The Dolphins will do to their roster what they have done every year at this point — reduce, reuse and recycle players dropped from other teams, a mostly below-water churning that keeps the league office busy.
Miami did its part again Sunday, parting ways with safety Don Jones and receiver Damian Williams to make room for a couple of defensive backs: Brandian Ross (a starter last year for the Raiders) and Sammy Seamster (cut recently by the Ravens).
Truth is, though, that the fate of this team has — and will continue to rest — in the hands of about 30 players who will see the most meaningful action. And beginning Sunday against the Patriots, we will truly learn if those three-dozen players are good enough to get the Dolphins over the playoff hump.
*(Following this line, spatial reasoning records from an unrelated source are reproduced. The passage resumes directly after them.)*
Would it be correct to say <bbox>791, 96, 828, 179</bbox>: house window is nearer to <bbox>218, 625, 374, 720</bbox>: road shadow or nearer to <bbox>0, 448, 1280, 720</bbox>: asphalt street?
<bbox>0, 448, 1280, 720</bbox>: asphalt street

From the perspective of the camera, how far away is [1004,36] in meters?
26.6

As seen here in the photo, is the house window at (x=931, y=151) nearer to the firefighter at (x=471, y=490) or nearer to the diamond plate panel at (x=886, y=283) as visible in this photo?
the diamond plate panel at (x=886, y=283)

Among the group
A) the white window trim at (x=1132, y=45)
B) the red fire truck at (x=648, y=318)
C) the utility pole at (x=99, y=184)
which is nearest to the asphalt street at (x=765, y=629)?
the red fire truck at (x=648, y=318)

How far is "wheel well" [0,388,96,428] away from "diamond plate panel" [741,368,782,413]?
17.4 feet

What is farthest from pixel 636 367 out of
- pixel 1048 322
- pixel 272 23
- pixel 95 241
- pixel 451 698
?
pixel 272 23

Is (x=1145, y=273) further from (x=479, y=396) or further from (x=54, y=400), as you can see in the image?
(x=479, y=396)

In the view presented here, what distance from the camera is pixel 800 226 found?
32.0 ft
“We’re excited about the season opener,” Dolphins general manager Dennis Hickey told reporters Sunday. “Being at home, being in front of our home crowd, [we’re] really excited.”
“It’s a divisional rival. We’re really going to get a test there.”
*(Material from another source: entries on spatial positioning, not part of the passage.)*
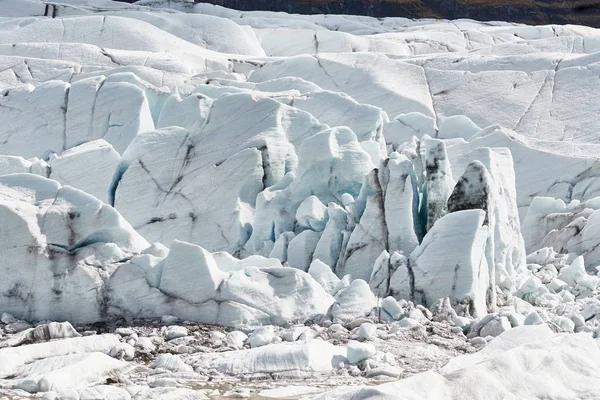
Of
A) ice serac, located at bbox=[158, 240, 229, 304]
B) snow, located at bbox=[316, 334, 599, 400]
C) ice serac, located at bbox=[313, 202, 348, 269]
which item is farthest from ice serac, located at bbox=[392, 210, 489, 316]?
snow, located at bbox=[316, 334, 599, 400]

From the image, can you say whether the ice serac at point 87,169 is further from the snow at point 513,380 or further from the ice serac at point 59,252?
the snow at point 513,380

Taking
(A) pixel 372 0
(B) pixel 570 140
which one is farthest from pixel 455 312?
(A) pixel 372 0

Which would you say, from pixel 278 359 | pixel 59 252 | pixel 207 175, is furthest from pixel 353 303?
pixel 207 175

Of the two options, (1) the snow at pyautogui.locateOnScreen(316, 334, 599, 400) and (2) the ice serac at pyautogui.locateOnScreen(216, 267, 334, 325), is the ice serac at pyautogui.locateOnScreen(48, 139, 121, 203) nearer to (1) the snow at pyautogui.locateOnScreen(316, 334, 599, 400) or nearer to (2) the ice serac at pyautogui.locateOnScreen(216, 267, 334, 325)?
(2) the ice serac at pyautogui.locateOnScreen(216, 267, 334, 325)

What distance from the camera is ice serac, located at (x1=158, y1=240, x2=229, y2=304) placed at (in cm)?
982

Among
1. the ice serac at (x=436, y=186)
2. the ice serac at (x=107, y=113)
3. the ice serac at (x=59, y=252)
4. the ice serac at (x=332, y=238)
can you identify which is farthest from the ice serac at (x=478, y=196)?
the ice serac at (x=107, y=113)

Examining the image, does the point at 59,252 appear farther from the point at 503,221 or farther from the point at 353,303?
the point at 503,221

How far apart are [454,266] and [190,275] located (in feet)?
9.13

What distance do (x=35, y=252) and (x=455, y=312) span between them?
442cm

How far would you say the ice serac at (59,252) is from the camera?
32.9ft

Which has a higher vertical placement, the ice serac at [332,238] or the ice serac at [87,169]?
the ice serac at [332,238]

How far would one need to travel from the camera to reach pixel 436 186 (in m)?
11.8

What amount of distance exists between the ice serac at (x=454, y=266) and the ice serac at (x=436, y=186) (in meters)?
1.02

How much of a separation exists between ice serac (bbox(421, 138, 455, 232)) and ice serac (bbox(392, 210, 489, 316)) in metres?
1.02
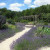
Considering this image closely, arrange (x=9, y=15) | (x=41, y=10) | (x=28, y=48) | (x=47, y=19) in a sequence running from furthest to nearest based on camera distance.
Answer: (x=41, y=10) < (x=9, y=15) < (x=47, y=19) < (x=28, y=48)

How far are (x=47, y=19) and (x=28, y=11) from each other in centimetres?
1881

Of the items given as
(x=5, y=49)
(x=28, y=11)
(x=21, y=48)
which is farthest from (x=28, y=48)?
(x=28, y=11)

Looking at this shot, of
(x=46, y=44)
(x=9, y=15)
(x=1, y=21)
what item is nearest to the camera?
(x=46, y=44)

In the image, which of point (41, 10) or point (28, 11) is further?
point (28, 11)

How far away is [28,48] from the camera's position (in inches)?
204

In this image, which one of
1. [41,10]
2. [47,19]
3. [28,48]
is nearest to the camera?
[28,48]

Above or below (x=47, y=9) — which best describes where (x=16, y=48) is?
below

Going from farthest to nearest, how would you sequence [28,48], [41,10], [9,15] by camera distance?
[41,10] → [9,15] → [28,48]

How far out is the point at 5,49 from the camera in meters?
6.09

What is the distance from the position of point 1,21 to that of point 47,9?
32449 millimetres

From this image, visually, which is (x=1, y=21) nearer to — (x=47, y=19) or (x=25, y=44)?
(x=25, y=44)

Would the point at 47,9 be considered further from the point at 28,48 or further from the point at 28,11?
the point at 28,48

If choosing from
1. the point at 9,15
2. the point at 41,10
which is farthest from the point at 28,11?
the point at 9,15

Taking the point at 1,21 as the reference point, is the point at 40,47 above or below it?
below
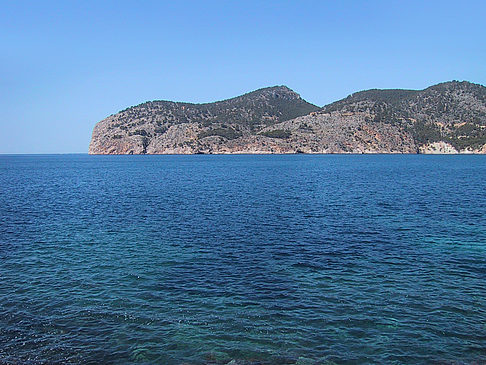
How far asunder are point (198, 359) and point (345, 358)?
626 centimetres

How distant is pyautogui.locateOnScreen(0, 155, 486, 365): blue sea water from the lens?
57.3 feet

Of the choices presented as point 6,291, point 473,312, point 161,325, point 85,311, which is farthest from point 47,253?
point 473,312

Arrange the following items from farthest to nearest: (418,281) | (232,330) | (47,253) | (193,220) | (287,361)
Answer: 1. (193,220)
2. (47,253)
3. (418,281)
4. (232,330)
5. (287,361)

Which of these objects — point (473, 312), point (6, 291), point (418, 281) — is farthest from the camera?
point (418, 281)

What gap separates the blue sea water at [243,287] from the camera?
17.5 m

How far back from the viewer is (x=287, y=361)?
16.3 meters

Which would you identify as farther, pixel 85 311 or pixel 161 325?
pixel 85 311

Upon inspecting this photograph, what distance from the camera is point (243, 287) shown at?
960 inches

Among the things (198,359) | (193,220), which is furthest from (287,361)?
(193,220)

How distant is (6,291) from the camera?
2359 centimetres

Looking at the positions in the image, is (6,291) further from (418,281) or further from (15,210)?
(15,210)

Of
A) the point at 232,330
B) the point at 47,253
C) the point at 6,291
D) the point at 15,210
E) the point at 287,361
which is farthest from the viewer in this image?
the point at 15,210

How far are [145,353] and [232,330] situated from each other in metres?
4.21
Hickey, like presumably every other NFL general manager, outwardly exudes excitement and optimism. He has done the No. 1 task demanded of him upon his hiring. He rebuilt an offensive line stained by both a bullying scandal and a team record 58 sacks. Hickey has assembled the most talented roster Joe Philbin has had as coach.
Or to paraphrase Bill Parcells, the groceries have been bought. Now it’s time for Philbin to cook a feast.
“What makes me confident about this team is the guys in that locker room,” Hickey said. “Having the chance the last seven months, my initial reaction was positive, and it’s just been confirmed on every point. These guys are committed to winning, they’re passionate, and they’ve paid the price. They’re excited to take the field at home and go to work.”
He built a roster that eliminated much of Jeff Ireland’s dead weight, and despite an urgency to win now, has gone young. The Dolphins, as of late Sunday, had 12 rookies on their 53-man roster, half of whom weren’t even drafted.
Instead of spending all the way to the salary cap, the Dolphins might sit on most of their remaining $11 million or so in space and roll it over to 2015, when many of their veterans’ contracts balloon. Hickey said likes the “flexibility” that such a cushion provides.
“Our philosophy is, once you get here, whether you are an unrestricted free agent or whether you’ve already been on the roster, whether you are a draft pick or whether you are an undrafted player, we are going to judge you based on merit and what you do here,” he said. “Once they are here, we have competitive environments and you just compete, and that’s how we come to our decisions.”
This and that
The Dolphins decided against putting Pouncey on the physically unable to perform list, indicating that they expect him back some time in the next six weeks. Until he returns, Samson Satele will start. Hickey indicated Nate Garner will back up Satele.